**Problem description:** In the records below, copy the part that opens with the line containing "Target: nucleus. (SVG masks)" and closes with the line containing "17L46 6H26L0 29V60L17", both lines included, character for character. Leave the pictures out of your copy.

:: Provided records

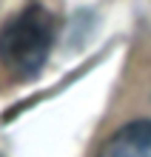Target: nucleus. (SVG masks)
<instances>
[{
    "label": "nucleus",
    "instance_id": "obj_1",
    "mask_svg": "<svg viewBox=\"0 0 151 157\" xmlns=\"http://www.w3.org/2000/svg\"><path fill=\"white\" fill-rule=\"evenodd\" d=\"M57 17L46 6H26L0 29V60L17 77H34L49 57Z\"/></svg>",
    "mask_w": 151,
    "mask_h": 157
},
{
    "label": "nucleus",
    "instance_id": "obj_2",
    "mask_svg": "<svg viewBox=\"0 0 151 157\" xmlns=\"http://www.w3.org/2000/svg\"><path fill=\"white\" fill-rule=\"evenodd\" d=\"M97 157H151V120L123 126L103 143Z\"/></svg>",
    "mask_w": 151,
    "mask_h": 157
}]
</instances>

::::
:: Provided records

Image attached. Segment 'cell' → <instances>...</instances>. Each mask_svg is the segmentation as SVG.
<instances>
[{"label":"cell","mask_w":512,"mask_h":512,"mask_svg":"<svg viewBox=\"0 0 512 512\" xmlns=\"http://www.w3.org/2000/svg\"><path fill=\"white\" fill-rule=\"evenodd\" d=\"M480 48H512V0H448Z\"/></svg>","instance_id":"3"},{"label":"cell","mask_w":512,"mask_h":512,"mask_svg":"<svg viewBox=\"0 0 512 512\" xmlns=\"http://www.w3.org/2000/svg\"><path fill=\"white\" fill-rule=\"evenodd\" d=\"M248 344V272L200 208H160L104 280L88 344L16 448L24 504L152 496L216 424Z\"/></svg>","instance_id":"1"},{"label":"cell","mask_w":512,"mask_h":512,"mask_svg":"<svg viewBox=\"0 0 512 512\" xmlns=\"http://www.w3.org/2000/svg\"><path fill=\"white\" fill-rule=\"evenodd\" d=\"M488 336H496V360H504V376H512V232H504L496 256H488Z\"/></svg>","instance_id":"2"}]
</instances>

::::
:: Provided records

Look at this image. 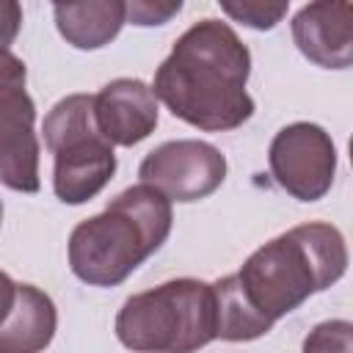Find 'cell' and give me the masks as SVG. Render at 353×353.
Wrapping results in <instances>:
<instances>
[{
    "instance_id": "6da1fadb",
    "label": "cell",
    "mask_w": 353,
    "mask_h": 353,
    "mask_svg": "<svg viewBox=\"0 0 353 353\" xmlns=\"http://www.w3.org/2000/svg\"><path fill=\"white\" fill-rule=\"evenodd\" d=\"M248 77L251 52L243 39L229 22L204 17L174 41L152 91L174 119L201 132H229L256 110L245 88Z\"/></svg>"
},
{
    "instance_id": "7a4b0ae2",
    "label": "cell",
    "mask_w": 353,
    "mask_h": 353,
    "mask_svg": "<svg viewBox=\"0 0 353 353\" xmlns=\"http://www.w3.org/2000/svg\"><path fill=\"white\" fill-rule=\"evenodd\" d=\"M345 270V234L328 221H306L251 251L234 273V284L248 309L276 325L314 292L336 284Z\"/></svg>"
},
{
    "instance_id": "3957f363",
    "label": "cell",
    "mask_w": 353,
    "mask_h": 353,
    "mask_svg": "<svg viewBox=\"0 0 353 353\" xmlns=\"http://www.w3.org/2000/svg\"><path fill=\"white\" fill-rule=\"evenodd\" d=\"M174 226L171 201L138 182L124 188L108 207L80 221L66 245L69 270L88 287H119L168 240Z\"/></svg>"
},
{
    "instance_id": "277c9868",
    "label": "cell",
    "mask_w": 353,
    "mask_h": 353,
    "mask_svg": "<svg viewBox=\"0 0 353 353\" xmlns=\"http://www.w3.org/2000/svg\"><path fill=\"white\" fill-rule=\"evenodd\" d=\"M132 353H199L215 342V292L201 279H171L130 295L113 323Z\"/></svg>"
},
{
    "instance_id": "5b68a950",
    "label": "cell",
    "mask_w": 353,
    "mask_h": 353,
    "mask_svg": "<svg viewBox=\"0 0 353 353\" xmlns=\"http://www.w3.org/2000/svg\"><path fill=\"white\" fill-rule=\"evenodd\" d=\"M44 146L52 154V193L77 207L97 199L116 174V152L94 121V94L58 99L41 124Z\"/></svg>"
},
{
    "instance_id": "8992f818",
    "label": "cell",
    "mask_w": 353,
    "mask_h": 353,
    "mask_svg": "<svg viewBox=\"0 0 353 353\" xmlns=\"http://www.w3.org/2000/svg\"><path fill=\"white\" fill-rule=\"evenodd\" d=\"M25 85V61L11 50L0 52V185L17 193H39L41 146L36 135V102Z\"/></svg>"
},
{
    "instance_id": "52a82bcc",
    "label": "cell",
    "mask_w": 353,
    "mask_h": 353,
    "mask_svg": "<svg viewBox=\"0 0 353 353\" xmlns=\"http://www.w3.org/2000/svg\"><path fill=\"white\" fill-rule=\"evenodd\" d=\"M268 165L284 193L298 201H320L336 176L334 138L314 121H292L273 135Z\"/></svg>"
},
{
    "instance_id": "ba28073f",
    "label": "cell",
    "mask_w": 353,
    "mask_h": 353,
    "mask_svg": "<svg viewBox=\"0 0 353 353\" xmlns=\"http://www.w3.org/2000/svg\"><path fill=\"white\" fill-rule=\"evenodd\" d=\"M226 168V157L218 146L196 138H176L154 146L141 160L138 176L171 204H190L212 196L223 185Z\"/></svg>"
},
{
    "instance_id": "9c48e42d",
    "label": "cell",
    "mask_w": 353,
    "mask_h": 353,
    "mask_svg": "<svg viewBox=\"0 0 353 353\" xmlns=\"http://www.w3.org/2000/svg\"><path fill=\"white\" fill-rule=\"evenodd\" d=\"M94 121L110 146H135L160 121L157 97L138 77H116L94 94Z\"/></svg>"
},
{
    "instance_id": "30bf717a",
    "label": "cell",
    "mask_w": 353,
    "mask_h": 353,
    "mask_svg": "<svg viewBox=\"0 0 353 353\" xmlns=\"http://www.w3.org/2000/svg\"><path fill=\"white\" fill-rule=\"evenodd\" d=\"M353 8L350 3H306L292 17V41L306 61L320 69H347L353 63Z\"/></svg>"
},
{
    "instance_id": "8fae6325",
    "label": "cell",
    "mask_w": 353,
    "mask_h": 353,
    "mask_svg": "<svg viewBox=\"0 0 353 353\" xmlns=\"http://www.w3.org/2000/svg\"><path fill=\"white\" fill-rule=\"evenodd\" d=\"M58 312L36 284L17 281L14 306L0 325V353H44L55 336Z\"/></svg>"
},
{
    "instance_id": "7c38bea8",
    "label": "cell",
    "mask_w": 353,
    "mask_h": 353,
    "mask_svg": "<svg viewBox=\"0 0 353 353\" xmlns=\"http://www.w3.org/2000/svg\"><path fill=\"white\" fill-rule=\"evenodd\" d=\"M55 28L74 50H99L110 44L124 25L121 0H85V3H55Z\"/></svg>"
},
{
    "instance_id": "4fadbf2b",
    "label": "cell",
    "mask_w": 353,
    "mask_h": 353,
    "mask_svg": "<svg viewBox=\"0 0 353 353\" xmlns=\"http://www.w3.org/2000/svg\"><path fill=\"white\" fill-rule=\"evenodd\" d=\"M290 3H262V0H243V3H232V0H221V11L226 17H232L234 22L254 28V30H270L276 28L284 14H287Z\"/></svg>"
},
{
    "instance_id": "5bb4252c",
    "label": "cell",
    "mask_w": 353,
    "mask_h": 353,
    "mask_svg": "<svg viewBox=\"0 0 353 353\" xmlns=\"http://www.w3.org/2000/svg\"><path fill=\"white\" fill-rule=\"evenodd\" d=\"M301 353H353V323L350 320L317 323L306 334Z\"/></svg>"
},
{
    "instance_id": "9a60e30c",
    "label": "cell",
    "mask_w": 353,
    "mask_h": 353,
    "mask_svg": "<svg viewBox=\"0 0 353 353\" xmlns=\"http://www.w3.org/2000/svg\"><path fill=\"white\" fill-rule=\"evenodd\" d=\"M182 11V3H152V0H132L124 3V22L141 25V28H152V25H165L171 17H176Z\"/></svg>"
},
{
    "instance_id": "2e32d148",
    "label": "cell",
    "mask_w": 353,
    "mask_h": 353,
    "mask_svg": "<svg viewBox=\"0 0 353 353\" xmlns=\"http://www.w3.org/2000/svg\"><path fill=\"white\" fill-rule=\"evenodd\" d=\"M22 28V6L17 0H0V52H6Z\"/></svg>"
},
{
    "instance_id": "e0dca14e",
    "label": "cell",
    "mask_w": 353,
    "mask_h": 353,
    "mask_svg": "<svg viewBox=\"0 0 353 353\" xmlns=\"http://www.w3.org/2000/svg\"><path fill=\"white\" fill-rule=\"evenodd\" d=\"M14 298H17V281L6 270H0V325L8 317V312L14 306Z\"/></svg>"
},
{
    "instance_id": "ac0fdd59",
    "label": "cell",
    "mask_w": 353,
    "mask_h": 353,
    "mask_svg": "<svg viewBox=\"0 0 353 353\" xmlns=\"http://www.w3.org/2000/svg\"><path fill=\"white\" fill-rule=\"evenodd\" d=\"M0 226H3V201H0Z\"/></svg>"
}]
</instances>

::::

**Task solution:**
Target: nucleus. (SVG masks)
<instances>
[{
    "label": "nucleus",
    "instance_id": "obj_1",
    "mask_svg": "<svg viewBox=\"0 0 151 157\" xmlns=\"http://www.w3.org/2000/svg\"><path fill=\"white\" fill-rule=\"evenodd\" d=\"M57 17L46 6H26L0 29V60L17 77H34L49 57Z\"/></svg>",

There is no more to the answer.